Update the data below by replacing "main wheel tire" with "landing gear tire" everywhere it appears, changing nothing else. Return the updated lines with the pictures left out.

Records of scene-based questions
# # #

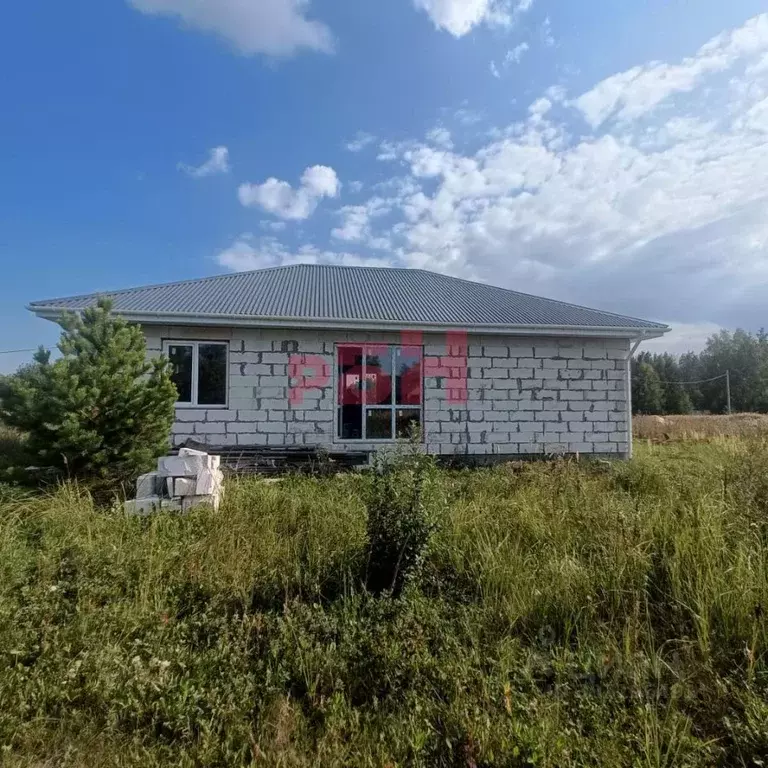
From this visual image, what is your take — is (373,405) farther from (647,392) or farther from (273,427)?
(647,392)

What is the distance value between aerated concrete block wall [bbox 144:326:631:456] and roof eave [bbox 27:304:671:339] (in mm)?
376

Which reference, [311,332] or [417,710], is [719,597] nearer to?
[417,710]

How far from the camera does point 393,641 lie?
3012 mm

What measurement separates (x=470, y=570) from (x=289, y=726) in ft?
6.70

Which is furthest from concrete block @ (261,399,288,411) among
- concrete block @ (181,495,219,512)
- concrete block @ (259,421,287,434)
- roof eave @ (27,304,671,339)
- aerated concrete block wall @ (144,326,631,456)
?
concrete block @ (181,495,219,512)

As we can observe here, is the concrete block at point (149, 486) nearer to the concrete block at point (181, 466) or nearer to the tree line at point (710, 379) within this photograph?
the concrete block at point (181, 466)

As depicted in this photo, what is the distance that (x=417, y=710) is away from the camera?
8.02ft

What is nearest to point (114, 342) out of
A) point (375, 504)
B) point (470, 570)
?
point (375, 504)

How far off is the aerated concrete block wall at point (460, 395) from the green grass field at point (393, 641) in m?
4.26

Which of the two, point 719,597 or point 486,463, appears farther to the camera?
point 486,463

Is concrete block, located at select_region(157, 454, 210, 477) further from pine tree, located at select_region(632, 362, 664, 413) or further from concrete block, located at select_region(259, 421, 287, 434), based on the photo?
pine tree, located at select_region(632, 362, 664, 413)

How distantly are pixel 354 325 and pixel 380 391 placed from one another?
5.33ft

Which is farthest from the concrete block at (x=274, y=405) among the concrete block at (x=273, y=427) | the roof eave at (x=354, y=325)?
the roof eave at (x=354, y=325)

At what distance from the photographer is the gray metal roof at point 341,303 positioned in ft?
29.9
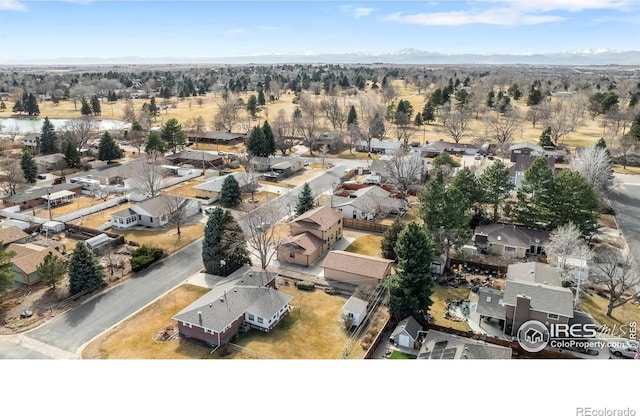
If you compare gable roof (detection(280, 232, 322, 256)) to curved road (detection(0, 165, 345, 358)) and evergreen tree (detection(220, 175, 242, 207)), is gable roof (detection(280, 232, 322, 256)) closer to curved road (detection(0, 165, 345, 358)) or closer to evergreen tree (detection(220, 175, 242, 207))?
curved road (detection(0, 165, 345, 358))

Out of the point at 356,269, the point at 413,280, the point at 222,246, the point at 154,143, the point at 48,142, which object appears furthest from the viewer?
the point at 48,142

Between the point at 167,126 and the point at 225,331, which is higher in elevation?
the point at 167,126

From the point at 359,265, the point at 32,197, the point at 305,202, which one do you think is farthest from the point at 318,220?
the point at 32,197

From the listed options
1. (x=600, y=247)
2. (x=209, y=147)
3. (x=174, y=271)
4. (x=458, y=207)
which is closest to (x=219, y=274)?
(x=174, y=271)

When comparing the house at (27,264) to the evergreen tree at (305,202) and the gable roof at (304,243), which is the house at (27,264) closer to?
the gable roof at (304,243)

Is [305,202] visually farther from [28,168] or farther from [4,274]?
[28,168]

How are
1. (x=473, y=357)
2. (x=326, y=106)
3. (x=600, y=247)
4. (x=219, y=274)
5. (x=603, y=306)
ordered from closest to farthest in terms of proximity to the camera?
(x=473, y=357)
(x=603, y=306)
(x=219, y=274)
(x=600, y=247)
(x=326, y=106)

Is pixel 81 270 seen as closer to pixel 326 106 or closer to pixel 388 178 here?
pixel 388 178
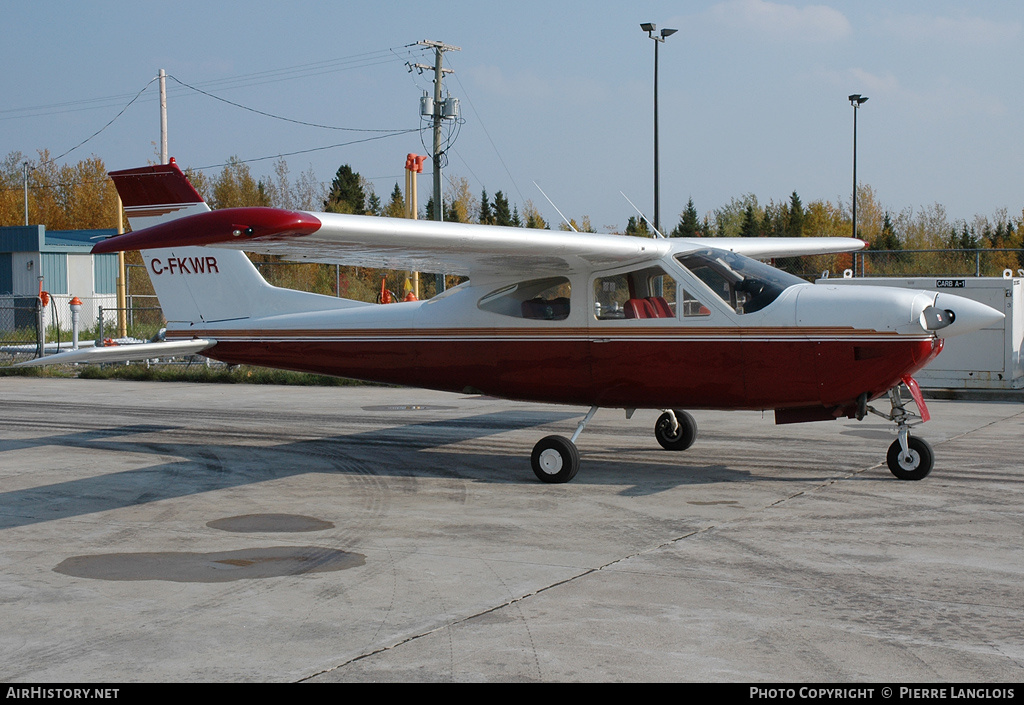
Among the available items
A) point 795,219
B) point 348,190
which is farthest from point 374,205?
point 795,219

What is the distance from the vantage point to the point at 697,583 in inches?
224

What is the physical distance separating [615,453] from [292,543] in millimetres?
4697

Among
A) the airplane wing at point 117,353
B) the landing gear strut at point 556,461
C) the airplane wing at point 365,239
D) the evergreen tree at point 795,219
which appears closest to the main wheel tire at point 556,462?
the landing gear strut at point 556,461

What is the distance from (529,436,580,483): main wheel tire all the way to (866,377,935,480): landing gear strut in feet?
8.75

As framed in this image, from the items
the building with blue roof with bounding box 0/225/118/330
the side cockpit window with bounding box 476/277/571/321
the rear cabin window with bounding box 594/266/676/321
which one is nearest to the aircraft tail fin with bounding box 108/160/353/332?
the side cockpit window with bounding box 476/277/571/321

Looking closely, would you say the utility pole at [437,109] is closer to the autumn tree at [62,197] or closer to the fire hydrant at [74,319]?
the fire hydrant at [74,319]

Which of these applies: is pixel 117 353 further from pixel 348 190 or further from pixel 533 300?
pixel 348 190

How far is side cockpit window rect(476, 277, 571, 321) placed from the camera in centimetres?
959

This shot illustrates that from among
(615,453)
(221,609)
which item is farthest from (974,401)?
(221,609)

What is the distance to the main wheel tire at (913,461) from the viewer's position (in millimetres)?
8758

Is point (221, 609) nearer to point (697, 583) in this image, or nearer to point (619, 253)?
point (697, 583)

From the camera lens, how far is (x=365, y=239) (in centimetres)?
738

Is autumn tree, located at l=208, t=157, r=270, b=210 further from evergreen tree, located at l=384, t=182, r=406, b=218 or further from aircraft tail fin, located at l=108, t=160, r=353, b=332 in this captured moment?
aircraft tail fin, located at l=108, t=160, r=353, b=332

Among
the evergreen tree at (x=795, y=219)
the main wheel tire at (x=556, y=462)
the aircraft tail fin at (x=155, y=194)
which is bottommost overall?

# # #

**REPLY**
From this visual image, what is your take — is (373,405) farther from (647,392) or farther from (273,427)?
(647,392)

What is the distance value between aerated concrete block wall [bbox 144:326:631:456] and roof eave [bbox 27:304:671:339] (in mm)?
376

Which reference, [311,332] or [417,710], is [719,597] nearer to?
[417,710]

How far from the camera does point 393,641 lie?
3012 mm

What measurement separates (x=470, y=570) from (x=289, y=726) in ft?
6.70

Which is furthest from concrete block @ (261,399,288,411) among
- concrete block @ (181,495,219,512)
- concrete block @ (259,421,287,434)
- roof eave @ (27,304,671,339)
- aerated concrete block wall @ (144,326,631,456)
?
concrete block @ (181,495,219,512)

As we can observe here, is the concrete block at point (149, 486) nearer to the concrete block at point (181, 466) or nearer to the tree line at point (710, 379) within this photograph?
the concrete block at point (181, 466)

As depicted in this photo, what is the distance that (x=417, y=710) is away from the camera?
8.02ft

What is nearest to point (114, 342) out of
A) point (375, 504)
B) point (470, 570)
?
point (375, 504)

How far off is the aerated concrete block wall at point (460, 395) from the green grass field at point (393, 641) in m?
4.26

Which of the two, point 719,597 or point 486,463, appears farther to the camera?
point 486,463

Is concrete block, located at select_region(157, 454, 210, 477) further from pine tree, located at select_region(632, 362, 664, 413) or further from concrete block, located at select_region(259, 421, 287, 434), based on the photo?
pine tree, located at select_region(632, 362, 664, 413)

How distantly are pixel 354 325 and pixel 380 391 placed from one another?
5.33ft

Which is farthest from the concrete block at (x=274, y=405) among the concrete block at (x=273, y=427) | the roof eave at (x=354, y=325)?
the roof eave at (x=354, y=325)

At what distance from the photographer is the gray metal roof at point 341,303 positioned in ft?
29.9
If you compare gable roof (detection(280, 232, 322, 256)) to curved road (detection(0, 165, 345, 358)) and evergreen tree (detection(220, 175, 242, 207)), is gable roof (detection(280, 232, 322, 256)) closer to curved road (detection(0, 165, 345, 358)) or closer to evergreen tree (detection(220, 175, 242, 207))?
curved road (detection(0, 165, 345, 358))

Out of the point at 356,269, the point at 413,280, the point at 222,246, the point at 154,143, the point at 48,142, which object appears furthest from the viewer?
the point at 48,142

Between the point at 167,126 and the point at 225,331, which is higher in elevation?
the point at 167,126

From the point at 359,265, the point at 32,197, the point at 305,202, which one do you think is farthest from the point at 318,220?
the point at 32,197

From the listed options
1. (x=600, y=247)
2. (x=209, y=147)
3. (x=174, y=271)
4. (x=458, y=207)
which is closest to (x=219, y=274)?
(x=174, y=271)

When comparing the house at (27,264) to the evergreen tree at (305,202) and the gable roof at (304,243), which is the house at (27,264) closer to?
the gable roof at (304,243)

Is [305,202] visually farther from [28,168] or farther from [4,274]?
[28,168]

How are
1. (x=473, y=357)
2. (x=326, y=106)
3. (x=600, y=247)
4. (x=219, y=274)
5. (x=603, y=306)
ordered from closest to farthest in terms of proximity to the camera?
(x=473, y=357)
(x=603, y=306)
(x=219, y=274)
(x=600, y=247)
(x=326, y=106)

Is pixel 81 270 seen as closer to pixel 326 106 or closer to pixel 388 178 here?
pixel 388 178
Among the available items
A) point 795,219
B) point 348,190
which is farthest from point 374,205?
point 795,219

What is the distance from the vantage point to the point at 697,583 in inches?
224

What is the physical distance separating [615,453] from [292,543] in millimetres?
4697

Among
A) the airplane wing at point 117,353
B) the landing gear strut at point 556,461
C) the airplane wing at point 365,239
D) the evergreen tree at point 795,219
which appears closest to the landing gear tire at point 556,462?
the landing gear strut at point 556,461

What is the distance from (529,436,580,483): landing gear tire all the way to (866,377,935,480): landing gear strut in feet?
8.75

As framed in this image, from the items
the building with blue roof with bounding box 0/225/118/330
the side cockpit window with bounding box 476/277/571/321
the rear cabin window with bounding box 594/266/676/321
which one is nearest to the aircraft tail fin with bounding box 108/160/353/332?
the side cockpit window with bounding box 476/277/571/321

Looking closely, would you say the utility pole at [437,109] is closer to the autumn tree at [62,197] or closer to the fire hydrant at [74,319]?
the fire hydrant at [74,319]

Which of these applies: is pixel 117 353 further from pixel 348 190 or further from pixel 533 300?
pixel 348 190

How far is side cockpit window rect(476, 277, 571, 321) placed from the camera in centimetres?
959

This shot illustrates that from among
(615,453)
(221,609)
which item is farthest from (974,401)?
(221,609)

What is the distance to the landing gear tire at (913,461) from the viewer's position (in millimetres)?
8758

Is point (221, 609) nearer to point (697, 583) in this image, or nearer to point (619, 253)?
point (697, 583)

From the camera lens, how far is (x=365, y=239) (in centimetres)?
738

Is autumn tree, located at l=208, t=157, r=270, b=210 further from evergreen tree, located at l=384, t=182, r=406, b=218 or further from aircraft tail fin, located at l=108, t=160, r=353, b=332 in this captured moment?
aircraft tail fin, located at l=108, t=160, r=353, b=332

Among
the evergreen tree at (x=795, y=219)
the landing gear tire at (x=556, y=462)
the aircraft tail fin at (x=155, y=194)
which is bottommost overall?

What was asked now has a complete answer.